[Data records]
=== Section Start ===

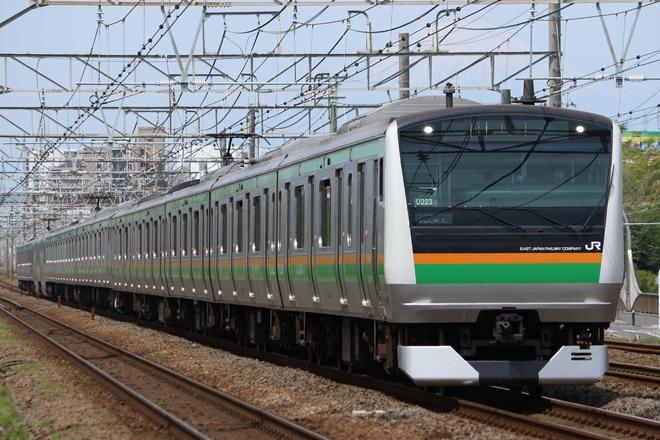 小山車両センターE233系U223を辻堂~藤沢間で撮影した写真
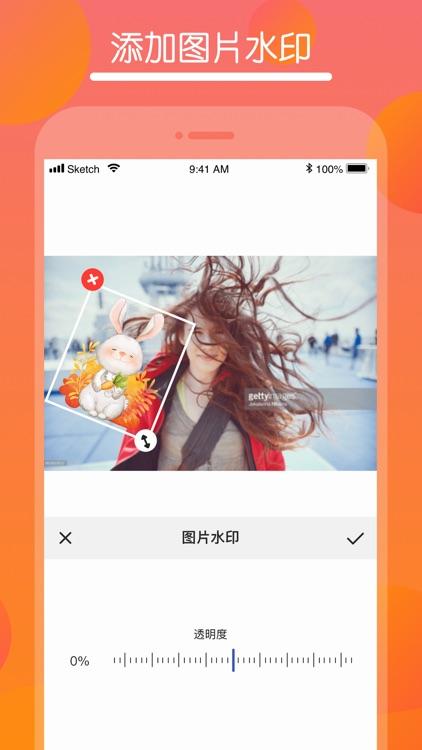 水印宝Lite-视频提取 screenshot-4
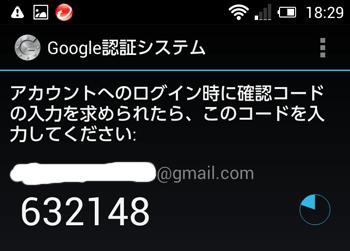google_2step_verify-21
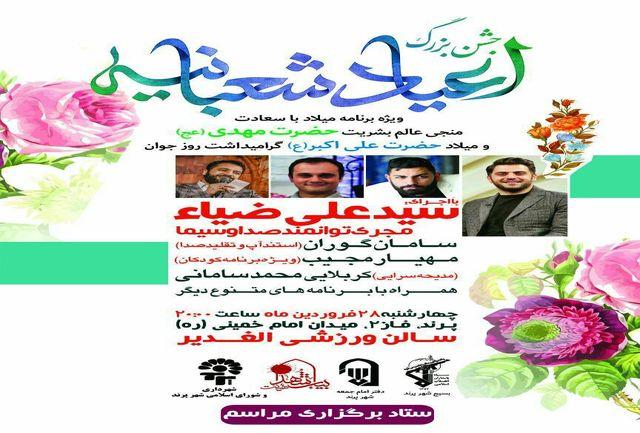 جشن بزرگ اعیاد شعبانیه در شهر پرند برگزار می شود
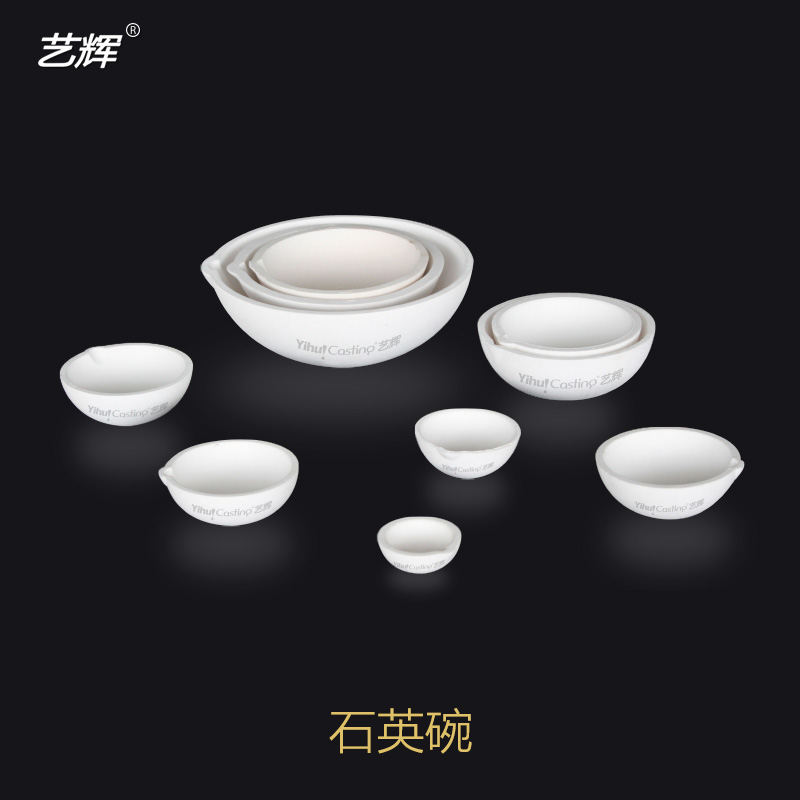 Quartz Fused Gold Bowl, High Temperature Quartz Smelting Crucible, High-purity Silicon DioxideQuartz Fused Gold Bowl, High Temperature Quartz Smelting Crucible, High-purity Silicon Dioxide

=== Section End ===

* Exercise goal:
The result should be an exact retyped version of all the entries above, containing no pictures.

* Answer to the problem:
 小山車両センターE233系U223を辻堂~藤沢間で撮影した写真
 水印宝Lite-视频提取 screenshot-4
google_2step_verify-21
 جشن بزرگ اعیاد شعبانیه در شهر پرند برگزار می شود
 Quartz Fused Gold Bowl, High Temperature Quartz Smelting Crucible, High-purity Silicon DioxideQuartz Fused Gold Bowl, High Temperature Quartz Smelting Crucible, High-purity Silicon Dioxide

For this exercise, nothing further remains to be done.